"these fairy mountains..."See in text(Rip Van Winkle)
This description of the Catskill mountains began with an appeal to the lived experiences of travelers who have seen them. To then describe them as “fairy mountains” removes them from that realm of lived experience and gives them an air of mystery and otherworldliness. While the mountains are a real place, they given over in this story to unreal forces, foreshadowing both the story’s function as a fairy tale and strangeness of the events it describes.
"the noise of the balls, which, whenever they were rolled, echoed along the mountains like rumbling peals of thunder..."See in text(Rip Van Winkle)
Ninepins is a game where nine pins are set up to be knocked down by a rolled ball. Its presence here confirms the origin of the mysterious sound that Rip mistakes as thunder. Also, note how seriously the strangers are playing what is supposed to be an amusing sport. There is something ominous going on here, something unnatural, and it is a clear sign that a foreboding event will occur.

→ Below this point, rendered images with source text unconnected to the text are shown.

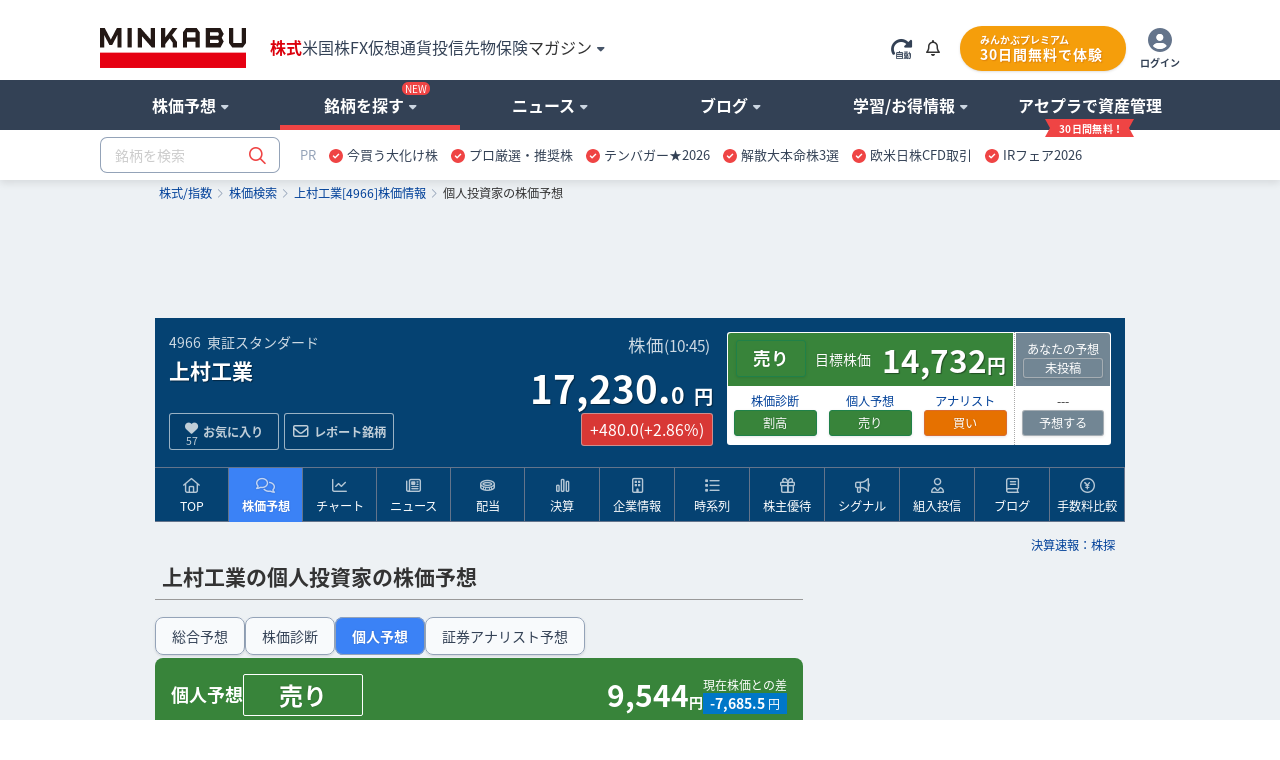

--- FILE ---
content_type: text/html; charset=utf-8
request_url: https://www.google.com/recaptcha/api2/aframe
body_size: 186
content:
<!DOCTYPE HTML><html><head><meta http-equiv="content-type" content="text/html; charset=UTF-8"></head><body><script nonce="ZWCKWqhc6qDl7Px9LSkVeQ">/** Anti-fraud and anti-abuse applications only. See google.com/recaptcha */ try{var clients={'sodar':'https://pagead2.googlesyndication.com/pagead/sodar?'};window.addEventListener("message",function(a){try{if(a.source===window.parent){var b=JSON.parse(a.data);var c=clients[b['id']];if(c){var d=document.createElement('img');d.src=c+b['params']+'&rc='+(localStorage.getItem("rc::a")?sessionStorage.getItem("rc::b"):"");window.document.body.appendChild(d);sessionStorage.setItem("rc::e",parseInt(sessionStorage.getItem("rc::e")||0)+1);localStorage.setItem("rc::h",'1769047325421');}}}catch(b){}});window.parent.postMessage("_grecaptcha_ready", "*");}catch(b){}</script></body></html>

--- FILE ---
content_type: image/svg+xml
request_url: https://assets.minkabu.jp/images/icon/ad_hand-holding-coin.svg
body_size: 826
content:
<svg xmlns="http://www.w3.org/2000/svg" width="16" height="16"><path fill="none" d="M0 0h16v16H0V0Z"/><path fill="#ff9b50" d="M0 1.004v13.992C0 15.551.45 16 1.004 16h13.992a1 1 0 0 0 .71-.294L.294.294a1 1 0 0 0-.294.71Z"/><path fill="#ffbb8d" d="M14.996 0H1.004a1 1 0 0 0-.71.294l15.412 15.412a1 1 0 0 0 .294-.71V1.004C16 .449 15.55 0 14.996 0Z"/><path fill="#fff" d="M5.548 9.461a.795.795 0 0 1 .443-.134h3.126c.418.003.417.636 0 .639H7.36c-.627.001-.626.956 0 .959h2.715a.479.479 0 0 0 .252-.072l1.867-1.148a.393.393 0 0 1 .206-.058h.148c.239-.007.337.328.134.452l-1.908 1.236a1.466 1.466 0 0 1-.782.23H2.729c-.627.001-.626.956 0 .959H9.99a2.39 2.39 0 0 0 1.302-.386l1.908-1.236c.997-.621.522-2.236-.655-2.214h-.148c-.25 0-.495.07-.709.2l-1.294.801a1.28 1.28 0 0 0-1.243-1.317H5.99c-.348 0-.687.102-.974.296l-1.475.982h-.812c-.627.001-.626.956 0 .959h.959a.485.485 0 0 0 .266-.08l1.595-1.064ZM6.057 5.4c.065-2.563 3.823-2.563 3.887 0-.065 2.563-3.823 2.563-3.887 0Z"/></svg>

"His dress was of the antique Dutch fashion..."See in text(Rip Van Winkle)
The stranger’s Dutch clothing is from the distant past and would be odd in a place that has been taken over by the English. This detail not only suggests that the man Rip encounters is out of the ordinary, but also that other extraordinary things are possible.
"a deep ravine, or rather cleft between lofty rocks..."See in text(Rip Van Winkle)
“Rip Van Winkle”’s rich visual descriptions of the Catskill Mountains draw from other works in the Romantic tradition. For instance, Samuel Taylor Coleridge’s poem “Kubla Khan” describes a “deep romantic chasm which slanted/Down the green hill,” the rapturous imagining of which causes ecstasy in the poet and confusion in his onlookers. Like the narrator of “Kubla Khan,” Rip experiences rich and wild natural beauty, and will find himself changed by his exposure to it.